Task details — List every line in the records that contains the string "jacket", copying each such line in full.

[start of Records provided]

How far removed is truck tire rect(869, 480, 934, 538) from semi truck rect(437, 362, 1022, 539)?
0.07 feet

[end of Records provided]
[start of Records provided]

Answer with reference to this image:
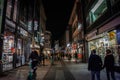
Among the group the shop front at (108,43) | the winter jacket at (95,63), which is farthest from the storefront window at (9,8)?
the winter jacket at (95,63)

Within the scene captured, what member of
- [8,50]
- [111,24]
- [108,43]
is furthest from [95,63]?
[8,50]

[end of Records provided]

Result of this exercise —
Among the group the shop front at (108,43) | the winter jacket at (95,63), which is farthest from the storefront window at (9,8)?
the winter jacket at (95,63)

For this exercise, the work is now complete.